*EXERCISE DATA:*

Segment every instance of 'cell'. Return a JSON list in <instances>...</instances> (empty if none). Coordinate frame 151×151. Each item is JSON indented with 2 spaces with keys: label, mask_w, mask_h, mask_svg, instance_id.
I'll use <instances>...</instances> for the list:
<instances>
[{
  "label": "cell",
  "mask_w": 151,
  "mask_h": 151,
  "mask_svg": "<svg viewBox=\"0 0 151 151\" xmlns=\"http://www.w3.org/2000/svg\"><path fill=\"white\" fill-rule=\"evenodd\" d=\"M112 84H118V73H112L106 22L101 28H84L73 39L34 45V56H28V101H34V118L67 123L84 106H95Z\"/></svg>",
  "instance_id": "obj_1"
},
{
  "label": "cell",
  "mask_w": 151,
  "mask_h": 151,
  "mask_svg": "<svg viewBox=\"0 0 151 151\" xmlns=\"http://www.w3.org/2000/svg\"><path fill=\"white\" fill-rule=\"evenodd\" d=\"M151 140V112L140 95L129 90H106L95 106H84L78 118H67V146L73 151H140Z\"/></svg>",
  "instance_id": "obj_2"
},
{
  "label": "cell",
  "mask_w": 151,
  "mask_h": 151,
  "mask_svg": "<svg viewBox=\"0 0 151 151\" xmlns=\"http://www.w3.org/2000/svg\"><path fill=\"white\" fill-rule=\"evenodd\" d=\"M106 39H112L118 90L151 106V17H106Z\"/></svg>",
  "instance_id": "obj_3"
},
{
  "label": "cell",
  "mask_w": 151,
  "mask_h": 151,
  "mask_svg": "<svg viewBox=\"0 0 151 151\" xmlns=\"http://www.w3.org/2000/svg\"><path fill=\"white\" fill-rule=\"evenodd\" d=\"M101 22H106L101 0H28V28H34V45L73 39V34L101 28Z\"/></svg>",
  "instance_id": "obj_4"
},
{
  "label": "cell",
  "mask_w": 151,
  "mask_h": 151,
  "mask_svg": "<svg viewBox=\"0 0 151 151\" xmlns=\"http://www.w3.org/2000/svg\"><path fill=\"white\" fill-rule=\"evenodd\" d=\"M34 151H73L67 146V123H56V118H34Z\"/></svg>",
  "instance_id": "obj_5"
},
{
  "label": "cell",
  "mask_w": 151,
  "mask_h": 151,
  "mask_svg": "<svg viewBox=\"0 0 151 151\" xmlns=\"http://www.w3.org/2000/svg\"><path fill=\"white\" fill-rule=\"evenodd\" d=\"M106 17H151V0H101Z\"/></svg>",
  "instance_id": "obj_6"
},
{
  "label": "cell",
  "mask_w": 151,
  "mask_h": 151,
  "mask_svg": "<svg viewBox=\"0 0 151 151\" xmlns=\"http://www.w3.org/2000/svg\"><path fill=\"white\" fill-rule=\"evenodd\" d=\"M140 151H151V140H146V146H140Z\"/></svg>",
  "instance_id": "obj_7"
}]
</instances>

*REQUEST:*
Copy out the records word for word, from their opening line down to and including the line that holds "22H106L101 0H28V28H34V45L73 39V34L101".

*TASK SOLUTION:*
Segment every instance of 'cell'. Return a JSON list in <instances>...</instances> (empty if none). Coordinate frame 151×151. Each item is JSON indented with 2 spaces with keys: label, mask_w, mask_h, mask_svg, instance_id.
I'll use <instances>...</instances> for the list:
<instances>
[{
  "label": "cell",
  "mask_w": 151,
  "mask_h": 151,
  "mask_svg": "<svg viewBox=\"0 0 151 151\" xmlns=\"http://www.w3.org/2000/svg\"><path fill=\"white\" fill-rule=\"evenodd\" d=\"M112 84H118V73H112L106 22L101 28H84L73 39L34 45V56H28V101H34V118L67 123L84 106H95Z\"/></svg>",
  "instance_id": "obj_1"
},
{
  "label": "cell",
  "mask_w": 151,
  "mask_h": 151,
  "mask_svg": "<svg viewBox=\"0 0 151 151\" xmlns=\"http://www.w3.org/2000/svg\"><path fill=\"white\" fill-rule=\"evenodd\" d=\"M151 140V112L140 95L129 90H106L95 106H84L78 118H67V146L73 151H140Z\"/></svg>",
  "instance_id": "obj_2"
},
{
  "label": "cell",
  "mask_w": 151,
  "mask_h": 151,
  "mask_svg": "<svg viewBox=\"0 0 151 151\" xmlns=\"http://www.w3.org/2000/svg\"><path fill=\"white\" fill-rule=\"evenodd\" d=\"M106 39H112L118 90L151 106V17H106Z\"/></svg>",
  "instance_id": "obj_3"
},
{
  "label": "cell",
  "mask_w": 151,
  "mask_h": 151,
  "mask_svg": "<svg viewBox=\"0 0 151 151\" xmlns=\"http://www.w3.org/2000/svg\"><path fill=\"white\" fill-rule=\"evenodd\" d=\"M101 22H106L101 0H28V28H34V45L73 39V34L101 28Z\"/></svg>",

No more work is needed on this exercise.